Large polyps are 10 millimeters or bigger, and doctors agree that people who have at least one large polyp discovered by CT colonography (CTC) should be referred for an optical colonoscopy to have them removed right away. However, it isn’t clear whether or not small polyps larger than 5 millimeters but not yet 10 millimeters need to be removed. Because most colorectal polyps develop slowly, it is enough to wait and repeat the CTC test in three years?
Using a decision model that analyzed key information about colorectal cancer risk and development, researchers found that when only small polyps are found, waiting to repeat the CTC in three years has the most benefit with the least risk and cost.
Their analysis included information about polyp and cancer development, colorectal cancer risk and prevalence, CTC effectiveness, CTC costs, and patient risks during optical colonoscopy. Risks include possible colon perforation.
Analysis showed expected colorectal cancer deaths within five years to be:
- 560 among every 10,000 people in the general screening population who are not screened.
- 3 per 10,000 who had a small (6 -9 mm) polyp found and waited to repeat CTC in three years.
- 2 per 10,000 with small polyps who were referred for an immediate optical colonoscopy to remove them.
So, saving one life from colorectal cancer would require an additional 9,997 colonoscopies with the potential of 10 perforations and an additional cost of over $372,850.

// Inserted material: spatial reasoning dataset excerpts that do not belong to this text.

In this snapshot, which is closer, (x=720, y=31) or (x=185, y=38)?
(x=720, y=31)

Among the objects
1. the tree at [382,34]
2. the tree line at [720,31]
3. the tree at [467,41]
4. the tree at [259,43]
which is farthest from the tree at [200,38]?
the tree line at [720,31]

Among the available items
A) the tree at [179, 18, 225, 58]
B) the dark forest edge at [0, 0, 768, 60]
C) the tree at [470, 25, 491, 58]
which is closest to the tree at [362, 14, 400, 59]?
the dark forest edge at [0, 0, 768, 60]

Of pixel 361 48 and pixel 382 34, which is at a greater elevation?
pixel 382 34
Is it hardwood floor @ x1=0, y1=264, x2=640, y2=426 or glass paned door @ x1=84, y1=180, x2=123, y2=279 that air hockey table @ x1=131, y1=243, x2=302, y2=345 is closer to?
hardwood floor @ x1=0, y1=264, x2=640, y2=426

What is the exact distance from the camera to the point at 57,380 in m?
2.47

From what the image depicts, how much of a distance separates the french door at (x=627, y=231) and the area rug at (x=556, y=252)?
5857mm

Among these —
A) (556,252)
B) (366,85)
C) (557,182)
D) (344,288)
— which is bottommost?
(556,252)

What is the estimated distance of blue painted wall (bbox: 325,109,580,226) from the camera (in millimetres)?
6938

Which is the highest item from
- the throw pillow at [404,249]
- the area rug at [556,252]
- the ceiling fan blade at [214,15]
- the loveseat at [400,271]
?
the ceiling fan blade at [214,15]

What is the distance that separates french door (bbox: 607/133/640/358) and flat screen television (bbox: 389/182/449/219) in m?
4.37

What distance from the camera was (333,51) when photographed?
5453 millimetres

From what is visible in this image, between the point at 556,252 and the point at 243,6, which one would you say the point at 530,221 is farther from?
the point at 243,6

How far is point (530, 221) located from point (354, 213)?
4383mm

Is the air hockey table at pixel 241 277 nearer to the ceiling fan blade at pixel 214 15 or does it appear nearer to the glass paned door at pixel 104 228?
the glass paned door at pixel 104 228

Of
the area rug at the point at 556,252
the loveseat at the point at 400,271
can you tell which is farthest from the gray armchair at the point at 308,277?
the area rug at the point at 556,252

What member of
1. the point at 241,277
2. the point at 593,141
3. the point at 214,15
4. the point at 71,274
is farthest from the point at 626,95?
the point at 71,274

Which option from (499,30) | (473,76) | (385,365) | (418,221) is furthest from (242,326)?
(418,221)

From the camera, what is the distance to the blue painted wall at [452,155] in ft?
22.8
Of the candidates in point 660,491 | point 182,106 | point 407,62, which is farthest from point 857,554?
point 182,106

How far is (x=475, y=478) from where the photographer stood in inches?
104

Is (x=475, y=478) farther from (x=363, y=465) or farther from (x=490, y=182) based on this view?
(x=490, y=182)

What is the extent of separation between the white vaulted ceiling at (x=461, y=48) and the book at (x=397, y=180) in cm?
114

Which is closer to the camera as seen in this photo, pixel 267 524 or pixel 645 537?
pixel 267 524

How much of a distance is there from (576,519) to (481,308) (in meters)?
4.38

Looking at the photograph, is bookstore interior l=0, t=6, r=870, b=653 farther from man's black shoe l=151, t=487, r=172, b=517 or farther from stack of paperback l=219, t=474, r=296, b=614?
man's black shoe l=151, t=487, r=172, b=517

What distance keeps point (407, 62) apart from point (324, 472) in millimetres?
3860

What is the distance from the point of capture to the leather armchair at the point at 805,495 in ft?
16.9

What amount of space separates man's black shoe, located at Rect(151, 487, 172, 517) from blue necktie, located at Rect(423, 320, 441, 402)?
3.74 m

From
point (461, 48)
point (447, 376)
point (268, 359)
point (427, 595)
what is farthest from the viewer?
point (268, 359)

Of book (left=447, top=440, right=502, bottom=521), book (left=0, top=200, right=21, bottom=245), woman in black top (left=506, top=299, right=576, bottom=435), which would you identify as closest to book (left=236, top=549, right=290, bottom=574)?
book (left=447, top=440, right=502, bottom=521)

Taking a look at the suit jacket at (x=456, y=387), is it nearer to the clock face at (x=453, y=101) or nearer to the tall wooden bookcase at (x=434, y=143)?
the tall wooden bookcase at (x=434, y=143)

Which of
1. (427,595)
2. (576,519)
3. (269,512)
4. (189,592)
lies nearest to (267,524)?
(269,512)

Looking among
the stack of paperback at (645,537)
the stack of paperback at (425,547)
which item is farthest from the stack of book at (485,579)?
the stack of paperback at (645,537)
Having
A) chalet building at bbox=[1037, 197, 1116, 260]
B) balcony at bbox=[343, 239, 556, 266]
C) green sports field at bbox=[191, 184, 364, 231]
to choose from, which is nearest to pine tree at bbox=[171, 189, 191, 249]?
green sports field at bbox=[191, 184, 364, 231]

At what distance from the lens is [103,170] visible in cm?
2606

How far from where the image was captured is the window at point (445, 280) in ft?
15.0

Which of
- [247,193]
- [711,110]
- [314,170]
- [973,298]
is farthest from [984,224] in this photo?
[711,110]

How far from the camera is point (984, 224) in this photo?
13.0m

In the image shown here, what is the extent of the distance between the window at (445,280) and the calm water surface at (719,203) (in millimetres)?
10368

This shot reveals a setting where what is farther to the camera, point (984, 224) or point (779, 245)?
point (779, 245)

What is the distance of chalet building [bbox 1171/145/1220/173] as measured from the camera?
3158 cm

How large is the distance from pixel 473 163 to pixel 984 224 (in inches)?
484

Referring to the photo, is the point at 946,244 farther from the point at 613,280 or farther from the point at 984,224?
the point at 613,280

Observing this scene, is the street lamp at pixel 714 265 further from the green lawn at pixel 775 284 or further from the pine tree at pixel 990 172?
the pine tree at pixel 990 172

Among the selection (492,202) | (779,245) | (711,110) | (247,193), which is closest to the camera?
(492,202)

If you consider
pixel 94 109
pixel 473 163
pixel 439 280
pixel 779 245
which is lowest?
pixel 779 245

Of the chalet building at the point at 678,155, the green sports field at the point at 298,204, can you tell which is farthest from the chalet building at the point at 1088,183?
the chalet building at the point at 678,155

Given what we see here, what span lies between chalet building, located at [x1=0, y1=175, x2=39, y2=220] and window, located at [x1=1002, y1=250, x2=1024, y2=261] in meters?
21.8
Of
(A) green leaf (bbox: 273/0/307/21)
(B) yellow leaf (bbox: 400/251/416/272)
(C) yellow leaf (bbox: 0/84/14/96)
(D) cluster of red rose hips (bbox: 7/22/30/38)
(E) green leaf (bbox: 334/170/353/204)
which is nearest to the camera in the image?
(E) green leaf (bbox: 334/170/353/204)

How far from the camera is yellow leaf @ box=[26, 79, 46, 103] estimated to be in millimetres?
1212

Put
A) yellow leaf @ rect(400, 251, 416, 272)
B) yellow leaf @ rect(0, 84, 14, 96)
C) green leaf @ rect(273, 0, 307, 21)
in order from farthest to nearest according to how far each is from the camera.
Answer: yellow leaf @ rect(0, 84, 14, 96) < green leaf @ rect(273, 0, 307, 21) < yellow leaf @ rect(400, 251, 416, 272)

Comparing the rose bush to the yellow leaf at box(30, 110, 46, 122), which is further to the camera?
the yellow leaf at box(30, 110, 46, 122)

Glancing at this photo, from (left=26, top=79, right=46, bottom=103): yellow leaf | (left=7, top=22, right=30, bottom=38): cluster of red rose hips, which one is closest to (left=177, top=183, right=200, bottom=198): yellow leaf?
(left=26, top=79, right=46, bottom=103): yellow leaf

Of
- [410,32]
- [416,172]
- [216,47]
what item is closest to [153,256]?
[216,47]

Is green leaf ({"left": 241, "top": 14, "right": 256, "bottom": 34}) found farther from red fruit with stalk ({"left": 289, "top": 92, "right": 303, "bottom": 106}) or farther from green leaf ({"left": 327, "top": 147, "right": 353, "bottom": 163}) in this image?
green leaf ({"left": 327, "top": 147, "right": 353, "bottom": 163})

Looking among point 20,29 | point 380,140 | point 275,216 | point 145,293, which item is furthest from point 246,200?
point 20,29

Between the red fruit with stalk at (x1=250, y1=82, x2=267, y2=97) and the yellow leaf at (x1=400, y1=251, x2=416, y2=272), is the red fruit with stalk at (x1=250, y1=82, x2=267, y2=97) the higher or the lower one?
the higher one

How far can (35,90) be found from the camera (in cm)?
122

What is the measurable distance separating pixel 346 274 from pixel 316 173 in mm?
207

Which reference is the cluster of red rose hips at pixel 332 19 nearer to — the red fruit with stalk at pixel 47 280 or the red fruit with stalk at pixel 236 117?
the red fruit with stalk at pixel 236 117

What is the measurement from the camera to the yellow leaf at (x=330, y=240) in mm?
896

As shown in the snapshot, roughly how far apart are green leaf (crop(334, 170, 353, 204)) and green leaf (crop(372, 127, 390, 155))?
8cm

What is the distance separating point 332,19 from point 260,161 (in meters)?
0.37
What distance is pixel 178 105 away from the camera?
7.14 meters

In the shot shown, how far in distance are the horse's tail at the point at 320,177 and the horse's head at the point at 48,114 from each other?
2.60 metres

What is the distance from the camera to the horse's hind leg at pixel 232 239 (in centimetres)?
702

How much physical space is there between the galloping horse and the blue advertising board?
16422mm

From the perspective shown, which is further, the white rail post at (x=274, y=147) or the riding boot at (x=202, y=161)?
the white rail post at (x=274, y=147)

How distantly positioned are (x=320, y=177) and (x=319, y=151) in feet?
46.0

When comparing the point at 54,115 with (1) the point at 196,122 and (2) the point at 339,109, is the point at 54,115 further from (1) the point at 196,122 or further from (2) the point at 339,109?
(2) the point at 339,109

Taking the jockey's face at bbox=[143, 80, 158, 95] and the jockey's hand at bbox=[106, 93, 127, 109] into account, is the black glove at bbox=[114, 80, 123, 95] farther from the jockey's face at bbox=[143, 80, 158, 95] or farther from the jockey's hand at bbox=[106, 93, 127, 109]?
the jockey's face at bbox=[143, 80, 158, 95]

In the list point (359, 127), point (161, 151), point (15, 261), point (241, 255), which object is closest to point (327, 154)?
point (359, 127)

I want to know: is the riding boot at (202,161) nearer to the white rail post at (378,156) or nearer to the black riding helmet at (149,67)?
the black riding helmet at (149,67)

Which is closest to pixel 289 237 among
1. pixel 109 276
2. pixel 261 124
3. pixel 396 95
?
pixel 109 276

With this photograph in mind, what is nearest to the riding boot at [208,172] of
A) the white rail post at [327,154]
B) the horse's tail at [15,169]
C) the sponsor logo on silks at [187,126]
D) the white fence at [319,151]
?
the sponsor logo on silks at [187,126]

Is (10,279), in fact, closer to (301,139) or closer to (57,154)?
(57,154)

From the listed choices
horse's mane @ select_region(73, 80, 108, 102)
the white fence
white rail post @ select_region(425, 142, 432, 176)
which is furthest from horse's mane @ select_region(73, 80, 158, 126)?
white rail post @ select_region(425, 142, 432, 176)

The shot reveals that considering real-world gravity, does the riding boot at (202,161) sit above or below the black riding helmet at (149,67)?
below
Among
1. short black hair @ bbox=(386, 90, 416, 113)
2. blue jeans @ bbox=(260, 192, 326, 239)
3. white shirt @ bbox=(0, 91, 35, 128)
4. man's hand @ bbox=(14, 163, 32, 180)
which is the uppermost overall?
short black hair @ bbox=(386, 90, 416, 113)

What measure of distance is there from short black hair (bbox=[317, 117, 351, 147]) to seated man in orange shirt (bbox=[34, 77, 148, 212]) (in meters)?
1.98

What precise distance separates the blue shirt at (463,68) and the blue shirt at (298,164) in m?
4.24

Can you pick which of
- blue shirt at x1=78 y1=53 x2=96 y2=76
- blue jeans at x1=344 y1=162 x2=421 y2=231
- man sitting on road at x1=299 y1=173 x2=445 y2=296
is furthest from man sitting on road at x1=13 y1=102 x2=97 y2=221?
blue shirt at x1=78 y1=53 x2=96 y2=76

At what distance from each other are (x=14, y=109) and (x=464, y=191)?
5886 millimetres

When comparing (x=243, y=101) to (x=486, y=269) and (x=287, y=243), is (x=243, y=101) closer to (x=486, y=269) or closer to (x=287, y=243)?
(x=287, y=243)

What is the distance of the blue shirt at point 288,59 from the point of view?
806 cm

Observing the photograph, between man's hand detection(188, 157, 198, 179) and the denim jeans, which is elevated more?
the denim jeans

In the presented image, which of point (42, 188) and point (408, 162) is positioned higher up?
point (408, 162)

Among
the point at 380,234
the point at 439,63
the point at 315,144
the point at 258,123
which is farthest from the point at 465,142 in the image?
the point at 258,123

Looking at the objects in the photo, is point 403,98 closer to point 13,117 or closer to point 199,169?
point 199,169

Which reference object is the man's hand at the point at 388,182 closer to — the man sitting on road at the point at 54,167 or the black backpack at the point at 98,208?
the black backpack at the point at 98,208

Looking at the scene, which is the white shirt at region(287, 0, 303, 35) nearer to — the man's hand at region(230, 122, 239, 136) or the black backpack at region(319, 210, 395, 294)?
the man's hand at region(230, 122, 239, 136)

Dr. Perry Pickhardt, radiologist at the University of Wisconsin in Madison, and his colleagues concluded,
For patients with small (6- to 9-mm) polyps detected at CTC screening, the exclusion of large polyps ( 10 mm) already confers a very low risk of colorectal cancer. The high costs, additional complications, and relatively low incremental yield associated with immediate polypectomy of 6- to 9-mm polyps support the practice of 3-year CTC surveillance, which allows for selective noninvasive identification of small polyps at risk.